*TRY IT*. The listing that follows must be retyped exactly, without its pictures.

*DATA FOR THIS TASK*.
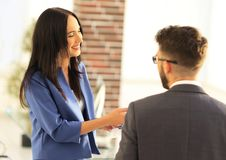 Smiling businesswoman communicating with male colleague. Business couple talking in office Royalty Free Stock Photos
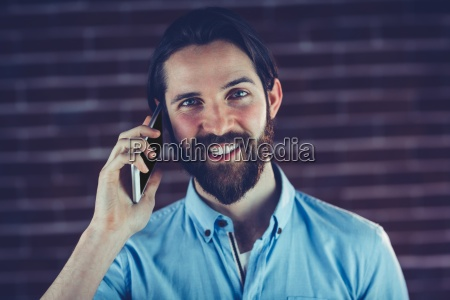 portrait of smiling hipster using smartphone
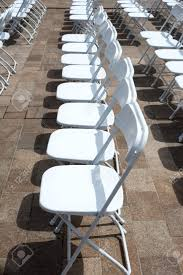 Rows Of Folding Chairs At Event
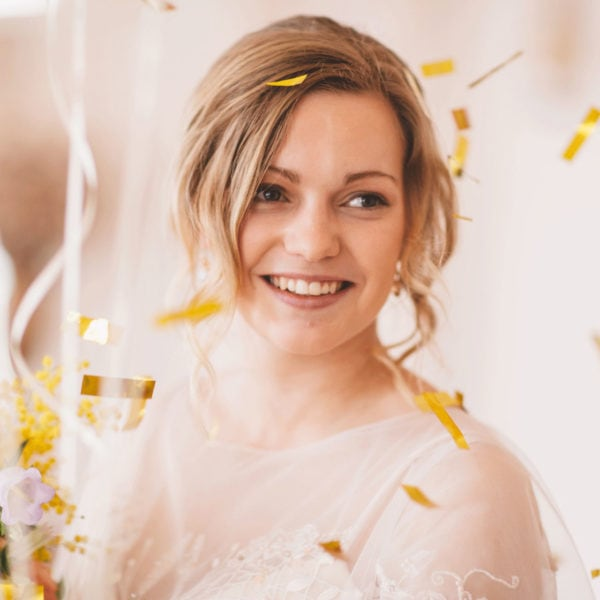 Smiling bride in an unique designed wedding dress from Truly Love Me holding a bridal bouquet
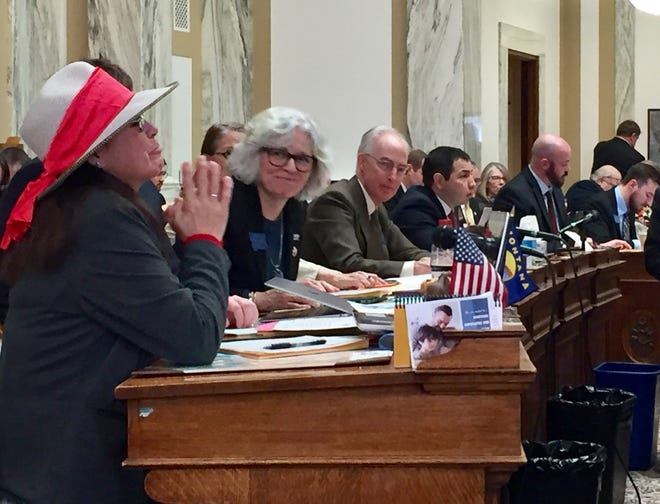 Rep. Rae Peppers, D-Lame Deer, left reacts as votes are tallied in favor of Hanna's Act in the state House.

*ANSWER BELOW*.
 Smiling businesswoman communicating with male colleague. Business couple talking in office Royalty Free Stock Photos
 portrait of smiling hipster using smartphone
 Rows Of Folding Chairs At Event
 Smiling bride in an unique designed wedding dress from Truly Love Me holding a bridal bouquet
 Rep. Rae Peppers, D-Lame Deer, left reacts as votes are tallied in favor of Hanna's Act in the state House.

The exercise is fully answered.